Rafael Ramirez, who doubles as PDVSA president and Venezuelan energy minister, said the new refinery will refine mostly crude oil for the domestic market.

Santa Ines is one of four domestic refineries either under way or planned. The others include the 50,000-b/d Caripito refinery, a 200,000-b/d refinery in the state of Zulia, and a 400,000-b/d refinery at Cabruta.

In September, Chavez said his country and China plan to construct two refineries, one in each country.
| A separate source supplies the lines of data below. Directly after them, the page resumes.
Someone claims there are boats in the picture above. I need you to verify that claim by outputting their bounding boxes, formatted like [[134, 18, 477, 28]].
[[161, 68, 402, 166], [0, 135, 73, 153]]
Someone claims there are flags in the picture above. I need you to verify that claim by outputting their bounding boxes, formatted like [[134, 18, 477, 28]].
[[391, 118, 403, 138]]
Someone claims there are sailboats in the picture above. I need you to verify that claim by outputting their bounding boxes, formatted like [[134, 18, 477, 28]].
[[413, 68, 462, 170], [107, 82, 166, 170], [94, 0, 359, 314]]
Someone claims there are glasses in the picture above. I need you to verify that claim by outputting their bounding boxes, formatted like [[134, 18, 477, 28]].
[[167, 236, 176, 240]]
Chavez said the Venezuelan refinery will be built in the Orinoco basin (OGJ Online, Sept. 23, 2008).

FACTS: Asia ethylene capacity to rise 60% by 2015

The Asia-Pacific region is experiencing a massive expansion during which it will increase its ethylene production capacity to more than 64 million tonnes/year (tpy) from 40 million tpy by 2015, according to a report from FACTS Global Energy, Honolulu.

The report, “Asia’s Petrochemical Industry: Implications for Future Naphtha Demand,” said a wave of additions will take place during 2009-11, with strong peaks in first-quarter and fourth-quarter 2009.

Most of the new capacity will be added in China. The second-largest global producer of ethylene, China will add 14 million tpy by 2015 to its existing 10 million tpy of production capacity. “Firm and likely additions” will occur mainly in 2009 (4.95 million tpy) and 2011 (3.8 million tpy), according to the report.

China will increase its naphtha consumption from to about 825,000 by 2010 and more than 1.1 million b/d in 2015 from 600,000 b/d in 2007.Because most of the new ethylene production capacity is based on naphtha feedstocks, its consumption also will increase greatly. China will become the largest naphtha consumer in Asia by 2011, according to the report.

Transportation — Quick Takes

KMEP completes ethanol test, begins biodiesel

Kinder Morgan Energy Partners LP has successfully completed tests to determine the commercial viability of moving batched denatured ethanol between Tampa and Orlando in the 195-mile, 16-in. gasoline line on its Central Florida Pipeline (CFP) system.

It is finalizing mechanical modifications to the pipeline to offer ethanol transportation services to its customers by mid-November and is evaluating batched ethanol transport possibilities for other parts of its pipeline system.

The company says the short length of the pipeline will limit transmix.

CFP has segregated storage for the ethanol at the Orlando end of the pipeline. Total storage capacity is 546,000 bbl, contained in 28 tanks of 8,190 gal¿80,000 bbl each. Land is available for expansion (OGJ Online, Apr. 9, 2008).

Kinder Morgan has completed more than $60 million in ethanol projects including modifications to tanks, truck racks, and related infrastructure for new or expanded ethanol service in the Southeast US and Pacific Northwest and has approved an additional $27 million for ethanol projects in the Southeast.

The company is also undertaking tests to assess commercial transportation of biodiesel through its pipelines, running blended B-5 biodiesel through a segment of its Plantation Pipe Line system between Collins, Miss., and Spartanburg, SC. The company expects test results by the end of October. It also is evaluating transporting biodiesel on its Portland-Eugene, Ore., line to support Oregon’s forthcoming biodiesel mandate.

Appalachian gas projects starting up

East Tennessee Natural Gas plans to have added 95 MMcfd of contracted long-term, firm capacity on its pipeline system in the Central Appalachian basin by yearend.

Spectra Energy Partners LP, Houston, said its ETNG affiliate has placed the Glade Spring project into service in southwestern Virginia. With the improvements to the Glade Spring compressor station and related facilities, contracts associated with the project took effect on Oct. 1. Glade Spring is just south of ETNG’s Saltville gas storage field.

The CNX and Greenway/Nora projects, also in southwestern Virginia, are expected to be available for service on Nov. 1 and Dec. 1, respectively.

Transportation services under the three contracts are slated to increase to 134 MMcfd in 2010.